Reconcilable Differences 0
At Psychology Today Blogs, Douglas G. Kenrick remembers how, when he attended Catholic Schools, the nuns would respond when he wondered how a merciful, loving God could allow misery and pestilence. Now he wonders how persons who loudly claim to worship a merciful, loving God could have supported Donald Trump and, in a larger context, what social function religious beliefs may play in the polity.
Here’s just a bit. Follow the link for the rest.
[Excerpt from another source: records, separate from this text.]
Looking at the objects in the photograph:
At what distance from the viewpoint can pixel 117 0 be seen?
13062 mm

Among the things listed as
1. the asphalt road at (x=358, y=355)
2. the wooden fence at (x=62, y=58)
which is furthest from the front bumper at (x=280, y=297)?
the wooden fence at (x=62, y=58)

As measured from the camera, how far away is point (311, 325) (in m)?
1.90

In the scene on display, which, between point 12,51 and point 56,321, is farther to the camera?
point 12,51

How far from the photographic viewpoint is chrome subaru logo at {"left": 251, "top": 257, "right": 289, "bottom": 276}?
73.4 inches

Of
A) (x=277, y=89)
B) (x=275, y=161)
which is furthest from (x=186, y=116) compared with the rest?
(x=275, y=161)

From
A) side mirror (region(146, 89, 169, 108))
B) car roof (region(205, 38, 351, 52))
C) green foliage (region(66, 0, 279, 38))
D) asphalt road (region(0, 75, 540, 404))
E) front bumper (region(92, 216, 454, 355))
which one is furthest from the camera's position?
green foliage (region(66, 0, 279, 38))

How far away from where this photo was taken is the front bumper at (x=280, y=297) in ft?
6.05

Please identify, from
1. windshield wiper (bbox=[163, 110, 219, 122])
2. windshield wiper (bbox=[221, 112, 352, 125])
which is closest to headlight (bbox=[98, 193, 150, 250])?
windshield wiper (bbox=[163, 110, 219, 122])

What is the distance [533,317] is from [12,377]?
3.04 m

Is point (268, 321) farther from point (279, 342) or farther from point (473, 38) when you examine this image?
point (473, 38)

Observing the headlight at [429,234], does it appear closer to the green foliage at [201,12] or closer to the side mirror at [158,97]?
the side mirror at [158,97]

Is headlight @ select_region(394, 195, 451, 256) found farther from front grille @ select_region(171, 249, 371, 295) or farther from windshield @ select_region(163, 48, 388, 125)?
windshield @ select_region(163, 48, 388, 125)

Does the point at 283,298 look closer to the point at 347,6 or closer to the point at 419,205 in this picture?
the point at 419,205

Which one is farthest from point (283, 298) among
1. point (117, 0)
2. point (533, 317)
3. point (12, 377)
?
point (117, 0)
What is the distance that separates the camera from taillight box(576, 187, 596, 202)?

According to the Pew Institute, 58% of Protestants, 60% of White Catholics, 61% of Mormons, and fully 81% of born again Evangelical Christians voted for Trump. I just checked online, and found a very recent list Donald Trump’s cabinet picks so far. If I were back in St. Joseph’s today, I would ask the nuns how an all loving, all powerful, all merciful, and all powerful God could have allowed Christians to elect a man who has chosen:
- a CIA director who calls those who use torture: “heroes, not pawns in some liberal game played by the ACLU,”
- a treasury secretary nicknamed “the foreclosure king,”
- an attorney general who said he thought the members of the Ku Klux Klan were: “OK, until I found out they smoked pot,”
- a secretary of defense known for his warlike hawkishness (nicknamed “Mad Dog” Mattis),
- a secretary of labor who is a “staunch opponent” of the minimum wage
- a director of the Environmental Protection Agency who actively opposes environmental protections,
- a Secretary of Commerce who has been “dubbed a “vulture” and “king of bankruptcy” because of his knack for extracting a profit from failing businesses,”
- a chief strategist of whom the Guardian says: “His web site was a clearinghouse for hate speech of all kinds including white nationalism, anti-semitism, immigrant-hatred and misogyny.”
I guess the nuns might reassure me that “God works in mysterious ways, and we simply need to have faith in His infinite wisdom.”